▸ **Supplied passage**:
★ ★ ★ ★ ★ ★ ★
# Math Help - Differential equation solving related to 2nd Newton's law

1. ## Differential equation solving related to 2nd Newton's law

Without taking into account friction and resistance to the air, but while taking into account the gravitation force and the altitude. The weight $W$ is decreasing in terms of $x$ (altitude):
$P(x)=\dfrac{mgR^2}{(R+x)^2}$
$m$: Mass of the object
$g$: Gravitational force (at sea level)
$R$: Radius of Earth
$x$: Altitude

What is the speed of the object in terms of its altitude (we're looking for $v(x)$)?

I'm trying hard to resolve this equation but just can't find how to relate it to the altitude instead of the time.

Thanks to anyone who takes the time to answer this question. Good night,

2. Originally Posted by bazingasmile
$P(x)=\dfrac{mgR^2}{R+x^2}$
A slight change in the forumla (I presume this is a typo.)
$\displaystyle P(x)=\dfrac{mgR^2}{(R+x)^2}$

-Dan

3. Originally Posted by bazingasmile
Without taking into account friction and resistance to the air, but while taking into account the gravitation force and the altitude. The weight $W$ is decreasing in terms of $x$ (altitude):
$P(x)=\dfrac{mgR^2}{(R+x)^2}$
$m$: Mass of the object
$g$: Gravitational force (at sea level)
★ ★ ★ ★ ★ ★ ★
▸ **Work order 1**:
From the thread on Newton's second law, write out the passage from "What is the" to "of the time.".
▸ **Work order 2**:
Answer these questions about the thread on Newton's second law:
(a) In the list of symbols, what does $R$ stand for?
(b) What quantity does the original poster want to find as a function of altitude?
(c) What does the second post presume about the poster's first version of the formula?

▸ **Data excerpts**:
★ ★ ★ ★ ★ ★ ★
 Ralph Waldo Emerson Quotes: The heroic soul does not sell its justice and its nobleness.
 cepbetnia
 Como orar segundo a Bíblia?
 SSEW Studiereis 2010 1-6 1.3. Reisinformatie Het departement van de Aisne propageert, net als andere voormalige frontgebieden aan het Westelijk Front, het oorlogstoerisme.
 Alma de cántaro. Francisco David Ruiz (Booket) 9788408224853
★ ★ ★ ★ ★ ★ ★
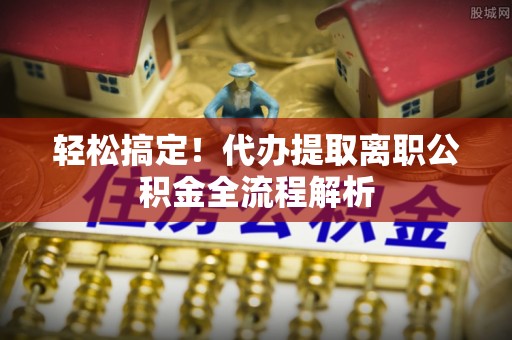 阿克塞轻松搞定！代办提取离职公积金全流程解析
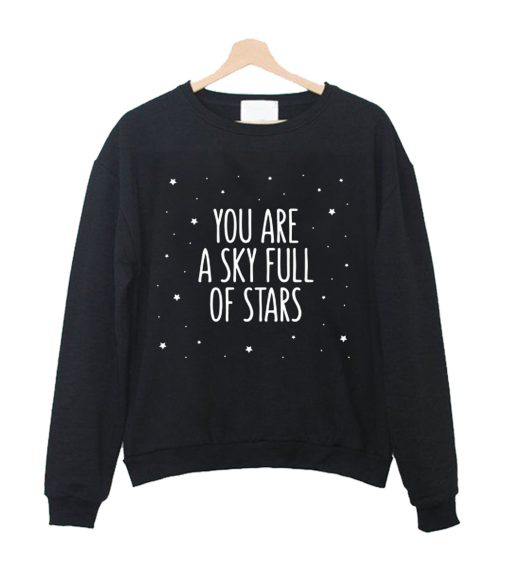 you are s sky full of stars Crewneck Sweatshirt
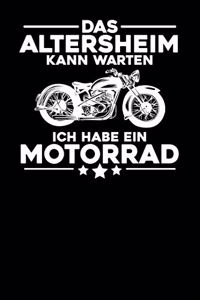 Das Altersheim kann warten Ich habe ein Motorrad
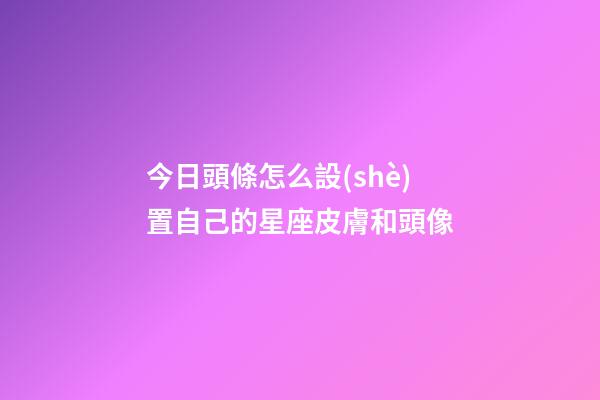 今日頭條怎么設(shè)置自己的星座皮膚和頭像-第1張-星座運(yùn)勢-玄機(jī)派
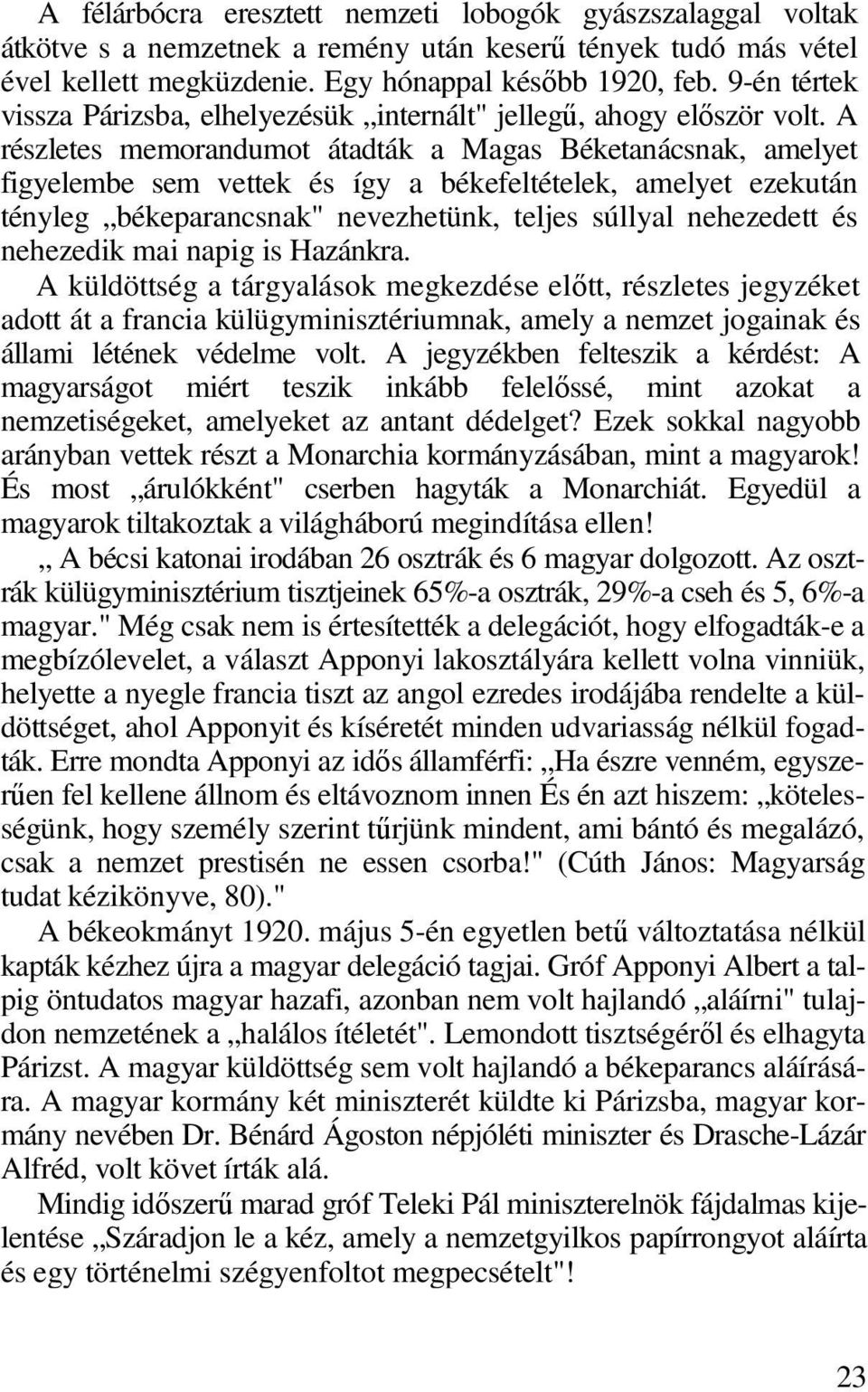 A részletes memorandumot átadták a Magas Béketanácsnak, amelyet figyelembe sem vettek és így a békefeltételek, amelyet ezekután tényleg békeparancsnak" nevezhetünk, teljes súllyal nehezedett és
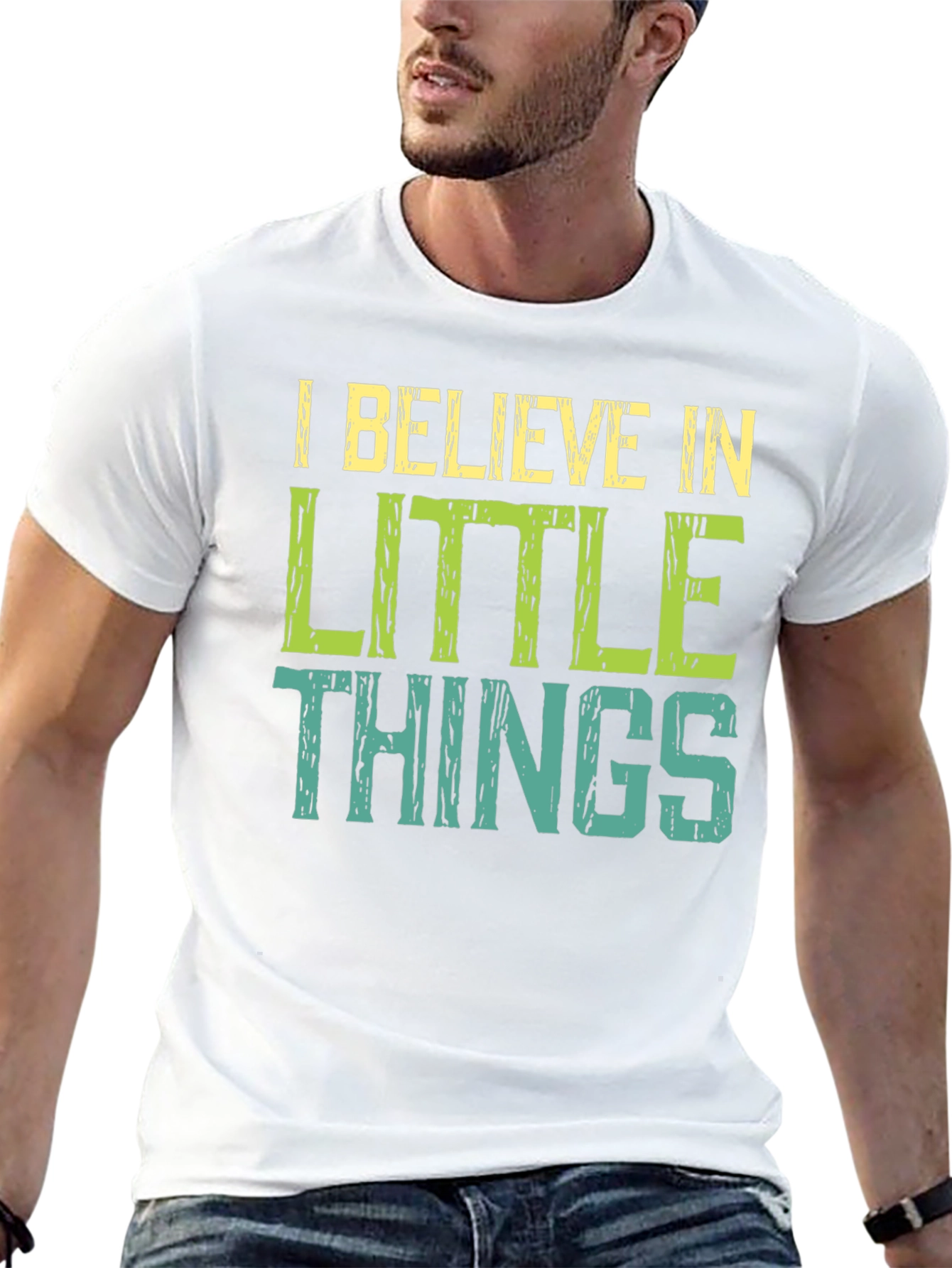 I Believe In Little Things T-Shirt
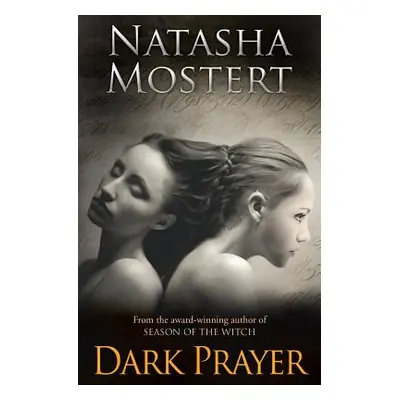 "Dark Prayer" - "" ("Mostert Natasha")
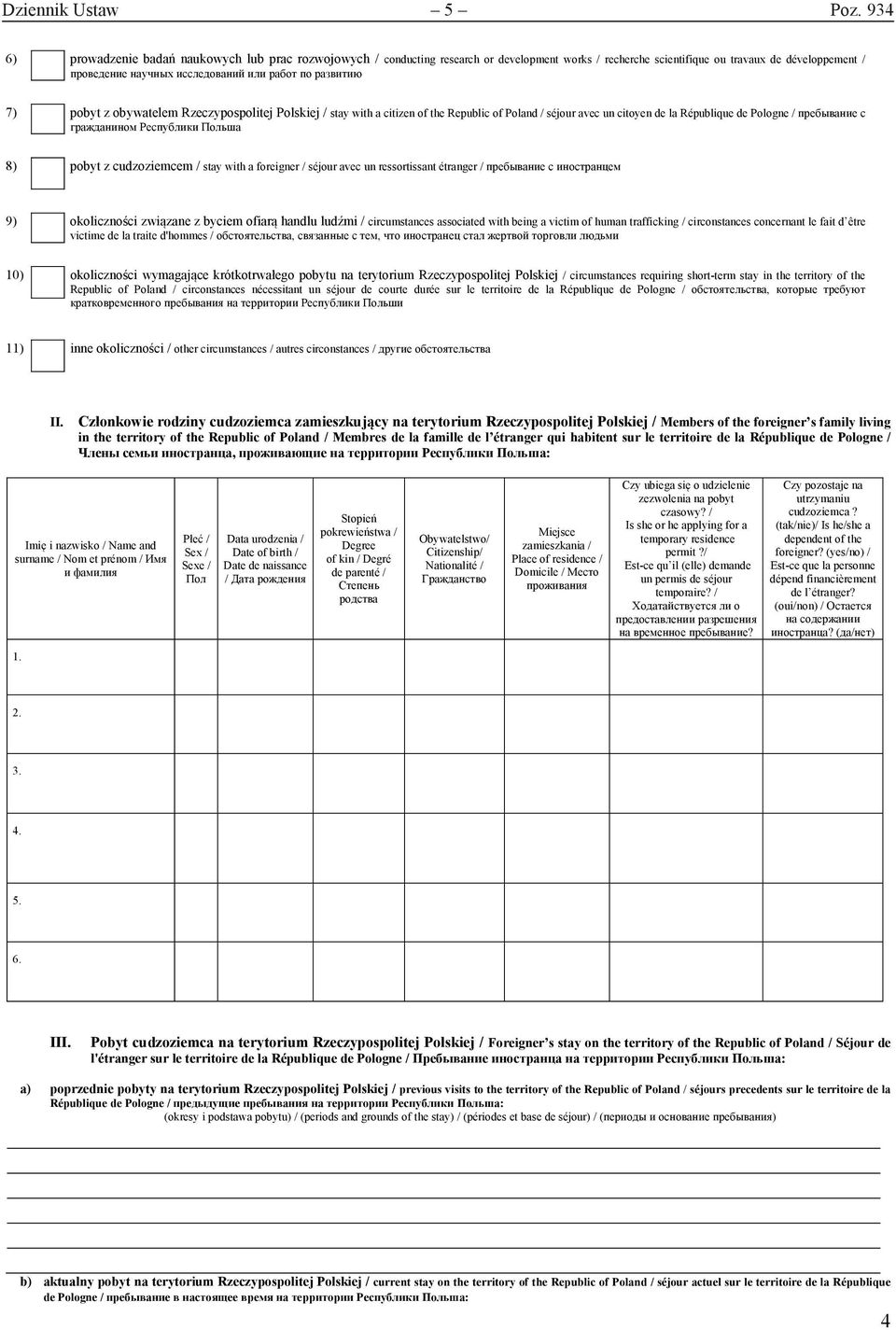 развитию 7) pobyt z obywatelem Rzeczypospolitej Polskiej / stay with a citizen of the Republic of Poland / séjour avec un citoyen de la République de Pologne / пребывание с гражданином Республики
★ ★ ★ ★ ★ ★ ★
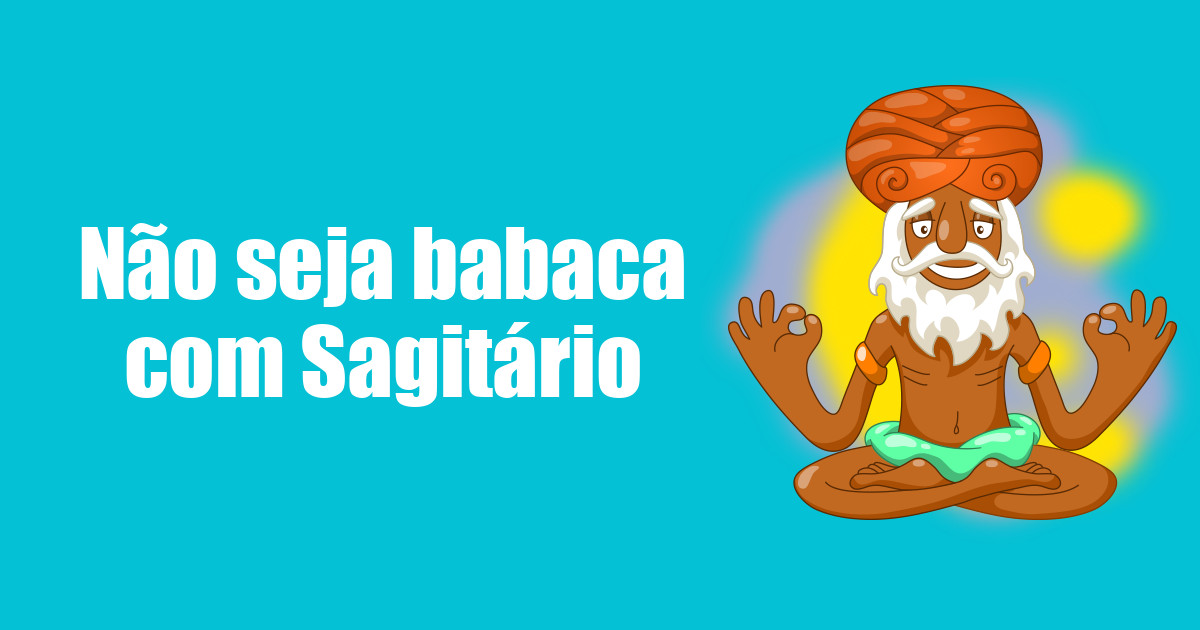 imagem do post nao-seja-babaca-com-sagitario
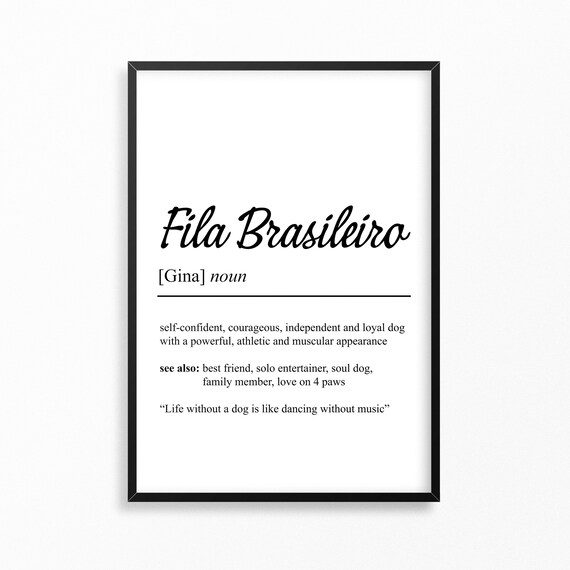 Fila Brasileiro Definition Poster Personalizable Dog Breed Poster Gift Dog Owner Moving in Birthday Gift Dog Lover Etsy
★ ★ ★ ★ ★ ★ ★
▸ **Written response 1**:
What is the speed of the object in terms of its altitude (we're looking for $v(x)$)?

I'm trying hard to resolve this equation but just can't find how to relate it to the altitude instead of the time.

▸ **Written response 2**:
(a) The radius of Earth.
(b) The speed of the object, $v(x)$.
(c) That it is a typo.